• **Stated goal**
Copy each of the rows below word for word, changing nothing.

• **Available data**

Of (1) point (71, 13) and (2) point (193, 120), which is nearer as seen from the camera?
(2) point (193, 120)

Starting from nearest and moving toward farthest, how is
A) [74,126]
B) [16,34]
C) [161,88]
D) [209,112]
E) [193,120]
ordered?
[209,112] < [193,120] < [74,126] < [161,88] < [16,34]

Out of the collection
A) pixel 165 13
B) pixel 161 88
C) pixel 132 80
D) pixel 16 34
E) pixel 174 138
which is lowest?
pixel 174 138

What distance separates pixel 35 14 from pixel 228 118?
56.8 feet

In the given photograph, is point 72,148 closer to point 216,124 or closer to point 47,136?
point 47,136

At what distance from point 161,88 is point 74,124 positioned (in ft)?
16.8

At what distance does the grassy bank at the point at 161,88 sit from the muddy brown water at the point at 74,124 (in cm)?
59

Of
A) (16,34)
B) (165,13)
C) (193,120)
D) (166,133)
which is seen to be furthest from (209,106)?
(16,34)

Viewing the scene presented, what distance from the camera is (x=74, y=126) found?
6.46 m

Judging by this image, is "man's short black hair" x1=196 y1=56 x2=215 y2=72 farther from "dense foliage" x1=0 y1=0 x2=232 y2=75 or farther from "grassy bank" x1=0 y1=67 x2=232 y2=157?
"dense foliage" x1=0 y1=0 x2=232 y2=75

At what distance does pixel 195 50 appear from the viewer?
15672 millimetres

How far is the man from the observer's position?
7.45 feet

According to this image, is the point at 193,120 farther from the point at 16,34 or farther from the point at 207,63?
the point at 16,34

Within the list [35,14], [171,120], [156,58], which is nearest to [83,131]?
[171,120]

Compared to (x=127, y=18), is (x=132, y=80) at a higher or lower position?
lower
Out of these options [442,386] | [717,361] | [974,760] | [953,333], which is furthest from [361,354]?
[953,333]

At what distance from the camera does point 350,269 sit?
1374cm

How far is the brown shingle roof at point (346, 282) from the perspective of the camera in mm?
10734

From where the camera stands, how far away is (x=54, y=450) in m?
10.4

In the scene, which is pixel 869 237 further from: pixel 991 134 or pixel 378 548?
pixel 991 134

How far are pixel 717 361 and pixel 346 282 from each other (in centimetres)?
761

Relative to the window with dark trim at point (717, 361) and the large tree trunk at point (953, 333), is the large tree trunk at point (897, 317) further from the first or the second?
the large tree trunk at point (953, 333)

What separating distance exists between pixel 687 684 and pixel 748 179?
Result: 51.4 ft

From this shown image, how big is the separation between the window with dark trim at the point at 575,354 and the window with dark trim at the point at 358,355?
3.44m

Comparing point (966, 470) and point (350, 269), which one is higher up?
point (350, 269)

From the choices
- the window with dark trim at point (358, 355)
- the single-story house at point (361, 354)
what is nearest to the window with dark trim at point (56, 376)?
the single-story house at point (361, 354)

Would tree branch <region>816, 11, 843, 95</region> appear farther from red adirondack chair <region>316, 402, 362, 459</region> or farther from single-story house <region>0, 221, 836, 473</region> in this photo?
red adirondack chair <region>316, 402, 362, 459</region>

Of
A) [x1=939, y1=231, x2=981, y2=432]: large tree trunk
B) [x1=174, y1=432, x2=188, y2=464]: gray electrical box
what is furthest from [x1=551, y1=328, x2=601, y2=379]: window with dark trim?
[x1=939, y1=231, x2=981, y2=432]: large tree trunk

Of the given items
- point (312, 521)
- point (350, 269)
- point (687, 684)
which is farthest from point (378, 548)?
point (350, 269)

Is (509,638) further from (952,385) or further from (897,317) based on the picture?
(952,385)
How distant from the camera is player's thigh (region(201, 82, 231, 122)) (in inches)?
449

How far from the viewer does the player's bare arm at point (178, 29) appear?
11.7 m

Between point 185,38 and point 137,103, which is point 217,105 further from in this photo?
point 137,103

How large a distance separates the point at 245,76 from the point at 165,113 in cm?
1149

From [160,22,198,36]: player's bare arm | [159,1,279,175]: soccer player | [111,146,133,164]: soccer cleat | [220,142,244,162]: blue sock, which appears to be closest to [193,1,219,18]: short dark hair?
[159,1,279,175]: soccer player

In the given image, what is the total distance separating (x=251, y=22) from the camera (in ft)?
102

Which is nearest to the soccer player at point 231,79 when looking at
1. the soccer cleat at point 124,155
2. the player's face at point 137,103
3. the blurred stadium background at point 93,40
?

• **Complete response**
Of (1) point (71, 13) and (2) point (193, 120), which is nearer as seen from the camera?
(2) point (193, 120)

Starting from nearest and moving toward farthest, how is
A) [74,126]
B) [16,34]
C) [161,88]
D) [209,112]
E) [193,120]
ordered?
[209,112] < [193,120] < [74,126] < [161,88] < [16,34]

Out of the collection
A) pixel 165 13
B) pixel 161 88
C) pixel 132 80
D) pixel 16 34
E) pixel 174 138
which is lowest?
pixel 174 138

What distance separates pixel 35 14 from pixel 228 118?
56.8 feet

In the given photograph, is point 72,148 closer to point 216,124 or closer to point 47,136?
point 47,136

At what distance from point 161,88 is point 74,124 positioned (in ft)?
16.8

At what distance does the grassy bank at the point at 161,88 sit from the muddy brown water at the point at 74,124 (in cm)?
59

Of
A) (16,34)
B) (165,13)
C) (193,120)
D) (166,133)
which is seen to be furthest from (209,106)?
(16,34)

Viewing the scene presented, what distance from the camera is (x=74, y=126) found?
6.46 m

Judging by this image, is "man's short black hair" x1=196 y1=56 x2=215 y2=72 farther from "dense foliage" x1=0 y1=0 x2=232 y2=75 or farther from "grassy bank" x1=0 y1=67 x2=232 y2=157?
"dense foliage" x1=0 y1=0 x2=232 y2=75

At what distance does pixel 195 50 appear from the viewer?
15672 millimetres

How far is the man from the observer's position?
7.45 feet

According to this image, is the point at 193,120 farther from the point at 16,34 or farther from the point at 207,63?
the point at 16,34

Within the list [35,14], [171,120], [156,58], which is nearest to [83,131]?
[171,120]

Compared to (x=127, y=18), is (x=132, y=80) at a higher or lower position?
lower
Out of these options [442,386] | [717,361] | [974,760] | [953,333], which is furthest from [361,354]?
[953,333]

At what distance from the camera does point 350,269 sit?
1374cm

How far is the brown shingle roof at point (346, 282) from the perspective of the camera in mm?
10734

From where the camera stands, how far away is (x=54, y=450) in m?
10.4

In the scene, which is pixel 869 237 further from: pixel 991 134 or pixel 378 548?
pixel 991 134

How far are pixel 717 361 and pixel 346 282 from each other (in centimetres)?
761

Relative to the window with dark trim at point (717, 361) and the large tree trunk at point (953, 333), is the large tree trunk at point (897, 317) further from the first or the second?
the large tree trunk at point (953, 333)

What separating distance exists between pixel 687 684 and pixel 748 179?
Result: 51.4 ft

From this shown image, how big is the separation between the window with dark trim at the point at 575,354 and the window with dark trim at the point at 358,355?
3.44m

Comparing point (966, 470) and point (350, 269), which one is higher up?
point (350, 269)

From the choices
- the window with dark trim at point (358, 355)
- the single-story house at point (361, 354)
what is nearest to the window with dark trim at point (56, 376)?
the single-story house at point (361, 354)

Would tree branch <region>816, 11, 843, 95</region> appear farther from red adirondack chair <region>316, 402, 362, 459</region> or farther from single-story house <region>0, 221, 836, 473</region> in this photo?
red adirondack chair <region>316, 402, 362, 459</region>

Of
A) [x1=939, y1=231, x2=981, y2=432]: large tree trunk
B) [x1=174, y1=432, x2=188, y2=464]: gray electrical box
what is furthest from [x1=551, y1=328, x2=601, y2=379]: window with dark trim?
[x1=939, y1=231, x2=981, y2=432]: large tree trunk

Of the given items
- point (312, 521)
- point (350, 269)
- point (687, 684)
which is farthest from point (378, 548)?
point (350, 269)

Is (509,638) further from (952,385) or further from (897,317) based on the picture?
(952,385)
How distant from the camera is player's thigh (region(201, 82, 231, 122)) (in inches)?
449

How far from the viewer does the player's bare arm at point (178, 29) appear?
11.7 m

Between point 185,38 and point 137,103, which is point 217,105 further from in this photo?
point 137,103

How large a distance separates the point at 245,76 from the point at 165,113 in cm?
1149

From [160,22,198,36]: player's bare arm | [159,1,279,175]: soccer player | [111,146,133,164]: soccer cleat | [220,142,244,162]: blue sock, which appears to be closest to [193,1,219,18]: short dark hair?
[159,1,279,175]: soccer player

In the given image, what is the total distance separating (x=251, y=22) from the camera (in ft)?
102

Which is nearest to the soccer player at point 231,79 when looking at
1. the soccer cleat at point 124,155
2. the player's face at point 137,103
3. the blurred stadium background at point 93,40
?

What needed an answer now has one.